Agile web crawler : design and implementation. Artjom Kurapov BSc work.

Introduction

The Internet has over 90 million domains [1], over 70 million personal blogs [2] which are viewed by over 1 billion people around the world [3]. In this vast space of information it is important to create order even without global scale. This may be done either by building classification catalog or a search engine. Both of them require a web-crawling tool to ease the burden of manual data processing. How it can be built is a question this work raises.

Deciding architecture scale is the first step. Data management functions, such as link extraction, can be divided among system components – crawler, indexer, ranker, lexicon due to robustness requirements. For example Google has over 200 000 servers [4], and dividing processing and network loads is essential for building fast and reliable computation processes.

The way crawler interprets data and how it is used further leads to the following types:

  • Knowledge focused crawlers classify page by topic, extract only relevant data, use data mining filters and interact with data more like humans do.
  • Freshness crawlers extract data fast and regularly, analyze what has changed, adjust to update frequency. This is used by news and RSS feed crawlers.
  • Experience crawlers focus on making full document copy and storing it for a long time. A good example is Internet archive [5] and backup services.

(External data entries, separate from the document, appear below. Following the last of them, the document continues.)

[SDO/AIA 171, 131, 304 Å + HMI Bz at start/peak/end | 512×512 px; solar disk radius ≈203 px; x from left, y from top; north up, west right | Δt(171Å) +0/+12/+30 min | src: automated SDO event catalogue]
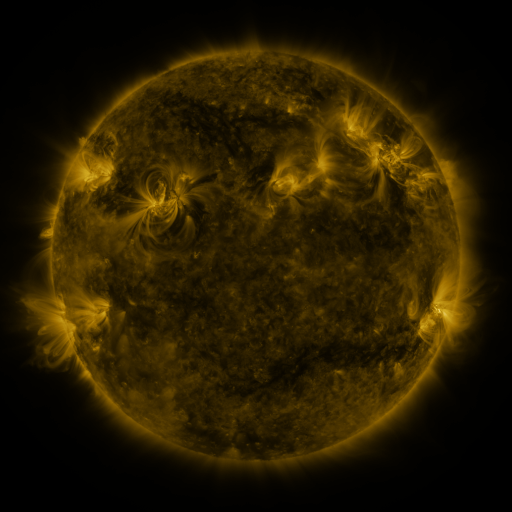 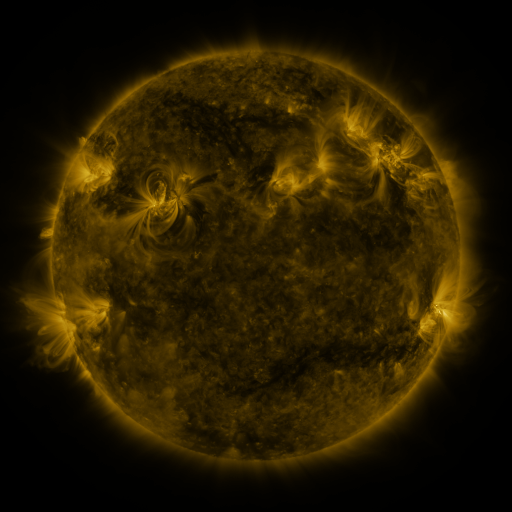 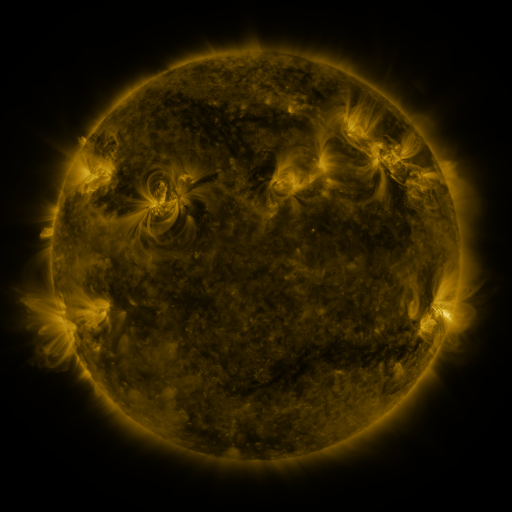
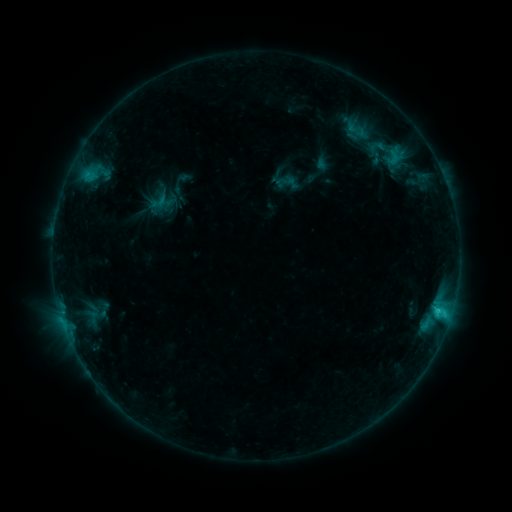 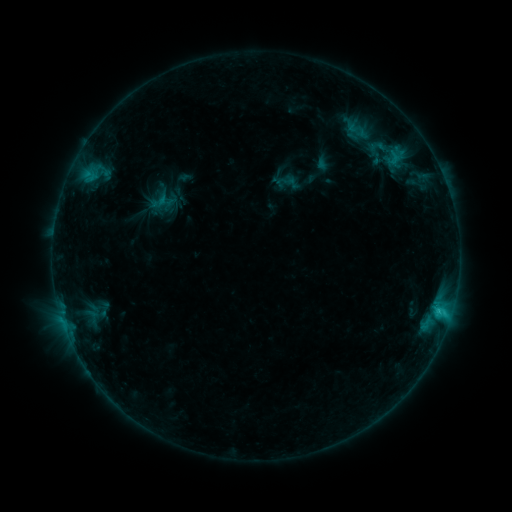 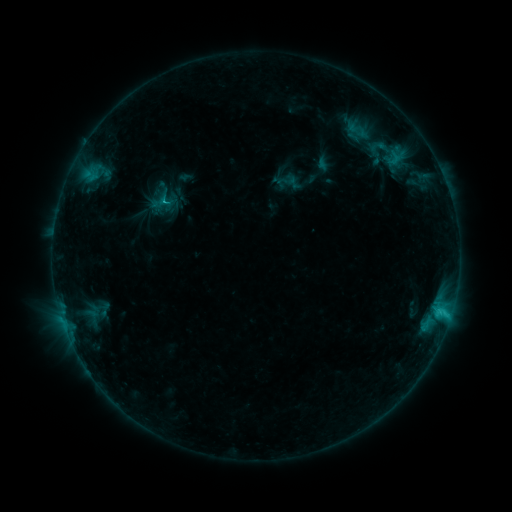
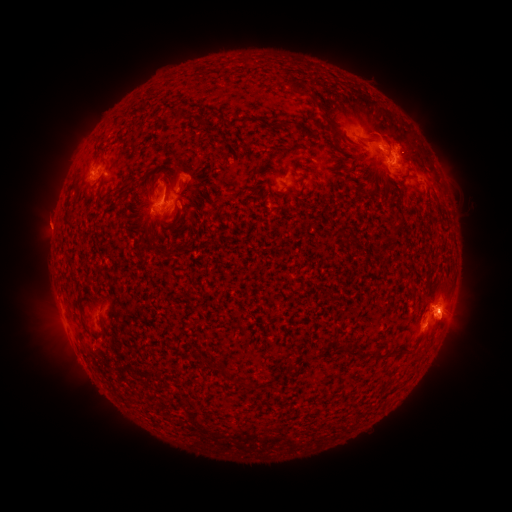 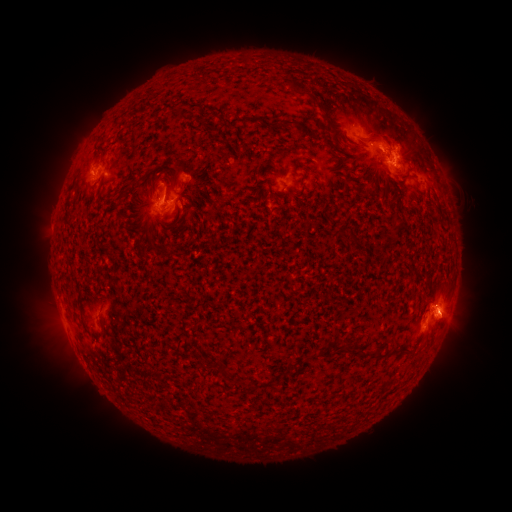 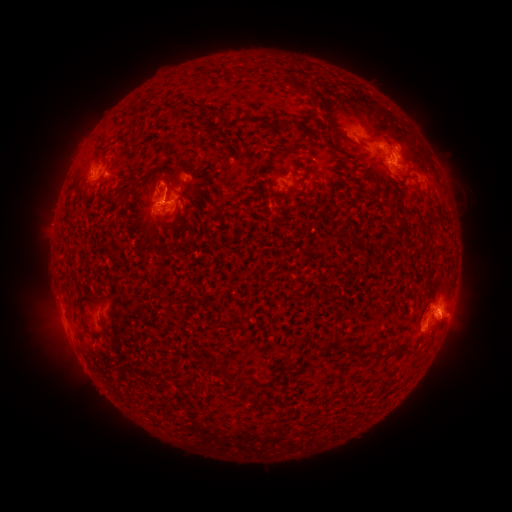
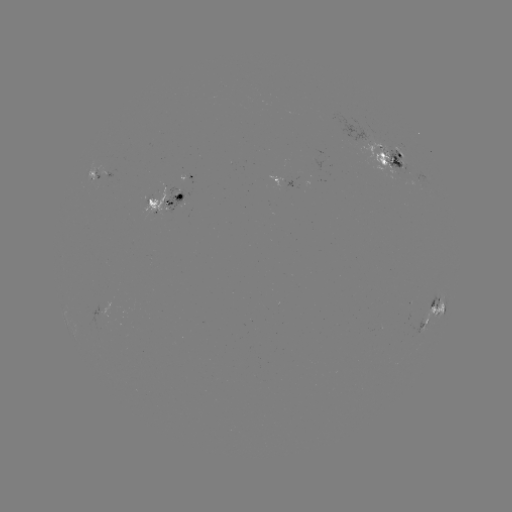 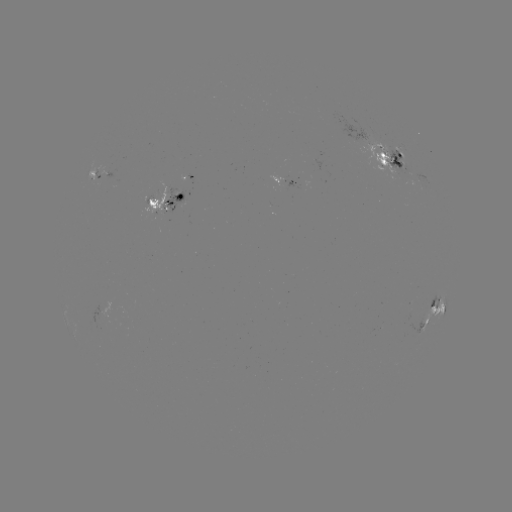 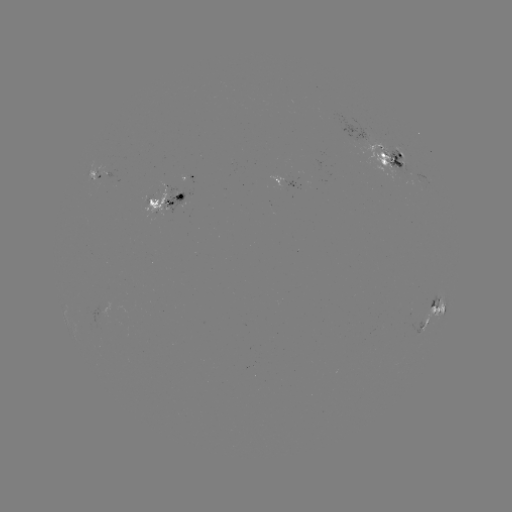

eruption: [431, 303, 478, 348]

In practical part of this thesis, a general crawler is designed, which incorporates basic methods from these types, but its main aspect is the agility if offers for the developers. This data extraction tool, can be used on most of modern hosting platforms. For source storage - a single MySQL database [6] is used and entire crawler application source is written in PHP [7] server-side language which is run in CLI mode on Apache server [8].

Although market offers many services that index, order and provide data, the author found few solutions that were available with open source and under LAMP. Data extraction tools are needed more than ever and not only with indexing a page, but with tracking changes, exporting data to other applications, analyzing an existing web-site. That is why the author has decided to make own program which would be available for changes to open public. Examining different algorithms should clear out its purposes and what is the most suitable for this work.


Some loss of fidelity can be seen because of reformat to Word 2003 version.